演台には拡声魔法がかけられており、これだけ広い場所でも民衆にしっかりと聞こえる。
「王都ラダマンテュスの皆様、この様な盛大な歓迎をありがとうございます。私は女神様から聖女の使命を頂いたセレーナと申します。この世界を守るために勇者召喚を成功されたと聞き祝福を授けに参りました」
この時民衆から感激の叫びが飛び交った。
「この世界には再び魔王が出現しました。残念ながら数多くの血がまた流れることになるでしょう。しかし恐れる必要はありません。勇者が再び世界を救います。皆様にはその為に助力をお願いしたいと思っております。今この話を聞いて自分に何が出来るのかと考えている方がおられたのなら、それぞれが出来る事をまずやって下さい。それが勇者様、そして王国軍の力となることでしょう。
私も世界を救うために、勇者と共に戦場へと参ります」
セレーナ様コールが飛び交う。その後もセレーナ様は民衆の想いに答えるような演説を行い、終盤に差し掛かった時だった、突然演壇に居た重鎮の男が一人立ち上がった。
「茶番だな!」
男は聖女を睨みつけ言葉を発した。その姿を見たアインとレミがアルヴィア姫を守る態勢を取り、同時に周辺にいた護衛兵が男を取り囲む。
「貴方はどちら様ですか」
セレーナ様は男から目を離さない。
「初めまして私は魔王軍幹部を務めている。バエルと言う者だ。聖女よ虚しいな〜お前達は次こそ滅ぶであろう」
「貴方の思い通りにはなりません!」
セレーナ様の言葉を聞いた男はニヤリと笑い。腕を上げ空に指を差した。
「ならば、まずはあれを止めて貰おうか!」
空を見上げると多数のワイバーンが、その上に跨るオーク達が雄叫びをあげながらこちらに向かって飛んできた。
「いかん!レミ急げ!」
「分かってるわよ!結界発動」
レミが杖に魔力を込めると広場に設置されていた柱が光だし民衆達を守る半円の結界が数百箇所発生し落ちてきたオークを受け止めた。

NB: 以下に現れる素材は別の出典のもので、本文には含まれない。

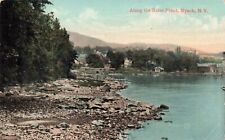 Postcard Along the River Front Nyack New York AB2 picture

オークは結界を破壊しようと棍棒を振り上げ結界を叩き、そこらじゅうから恐怖の声が上がった。
オークを倒すため王国軍や冒険者達が魔物の排除に向う。
「フン、まだですよ!よ〜く見て下さい」
男はまだ空に指を差して言った。
そこには、10体のスカイドラゴンが巨大な岩石を吊るして飛んでいた。
「さ〜あれはどうやって受け止めますかな!」
岩石のサイズは直径100mはある。
「逃げたければ逃げるがよい。躱すことは君達なら、それ程難しくはないであろう。しかし一体何百人が死ぬだろうか、この結界ではあれを防ぐことは叶わないだろう。聖女としてそれでも逃げる事が出来るのか?」
演壇にいる全員が顔を歪める。
「私は逃げるつもりはありません。民衆を見捨てて逃げるなど聖女を名乗る者としてあるまじき行為ですから」
男はニヤリと笑い、
「さすがは聖女だ!さ〜皆さん頑張って下さい」
両手を高らかと上げ男は倒れた。
「おい、どうするあんなもん止めれね〜ぞ!」
アインがレミに小声で言うが、レミ自身も止めることはほぼ不可能と判断しており、アルヴィア姫に避難を促すが、アルヴィア姫も動くつもりはないと断れる。
俺はセレーナ様の護衛だから逃げるわけにはいかないのは確定なんだけど、どうする。あれを退けるだけの力は俺にはないだろう。せめて砕いて被害を減らす………いや逆に破片で被害が広がるかもしれない。くそ〜どうすればいい。
『なにウダウダ考えているのよ!私を使いなさい!』
ふてぶてしい声が聞こえた先を見るとそこには神々しく光る刃がむき出しの聖剣が置いてあった。